# Dataset
+ + + + + + +
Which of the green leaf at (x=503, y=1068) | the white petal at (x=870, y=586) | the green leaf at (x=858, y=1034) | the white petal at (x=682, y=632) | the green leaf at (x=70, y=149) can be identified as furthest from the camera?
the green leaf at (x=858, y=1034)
+ + + + + + +
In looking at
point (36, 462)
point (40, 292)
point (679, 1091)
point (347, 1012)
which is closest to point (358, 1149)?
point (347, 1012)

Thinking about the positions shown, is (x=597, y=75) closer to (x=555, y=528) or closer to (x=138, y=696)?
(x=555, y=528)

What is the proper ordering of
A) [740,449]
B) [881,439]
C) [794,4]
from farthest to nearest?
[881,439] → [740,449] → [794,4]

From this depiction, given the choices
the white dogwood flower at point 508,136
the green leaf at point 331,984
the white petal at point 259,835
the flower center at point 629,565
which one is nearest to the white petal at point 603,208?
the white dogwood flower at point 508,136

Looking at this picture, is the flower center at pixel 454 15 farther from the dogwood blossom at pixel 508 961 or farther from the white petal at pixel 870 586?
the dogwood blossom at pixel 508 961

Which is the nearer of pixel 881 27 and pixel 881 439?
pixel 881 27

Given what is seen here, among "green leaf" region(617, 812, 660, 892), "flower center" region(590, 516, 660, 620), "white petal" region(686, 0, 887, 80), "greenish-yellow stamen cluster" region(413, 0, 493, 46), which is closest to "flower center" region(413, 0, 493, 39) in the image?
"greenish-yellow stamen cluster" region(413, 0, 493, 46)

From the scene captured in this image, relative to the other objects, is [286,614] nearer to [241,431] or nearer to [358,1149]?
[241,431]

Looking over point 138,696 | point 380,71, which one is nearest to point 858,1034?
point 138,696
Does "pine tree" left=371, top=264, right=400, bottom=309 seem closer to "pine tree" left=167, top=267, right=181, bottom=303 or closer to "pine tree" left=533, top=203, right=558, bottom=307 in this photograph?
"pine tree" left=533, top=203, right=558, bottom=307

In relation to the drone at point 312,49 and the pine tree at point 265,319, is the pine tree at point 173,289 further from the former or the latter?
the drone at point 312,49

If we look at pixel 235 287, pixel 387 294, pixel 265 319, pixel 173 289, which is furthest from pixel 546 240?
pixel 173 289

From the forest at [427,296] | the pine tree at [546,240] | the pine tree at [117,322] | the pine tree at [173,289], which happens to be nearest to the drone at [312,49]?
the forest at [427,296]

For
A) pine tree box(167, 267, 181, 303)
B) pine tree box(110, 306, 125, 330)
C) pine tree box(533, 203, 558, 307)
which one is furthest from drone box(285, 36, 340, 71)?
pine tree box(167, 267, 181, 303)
+ + + + + + +
# Your instructions
Report every line in the records above that contains the word "forest", copying each such line in full.

# Solution to this problem
From the forest at [427,296] | the pine tree at [546,240] | the pine tree at [117,322] | the pine tree at [173,289], which happens to be nearest to the drone at [312,49]?
the forest at [427,296]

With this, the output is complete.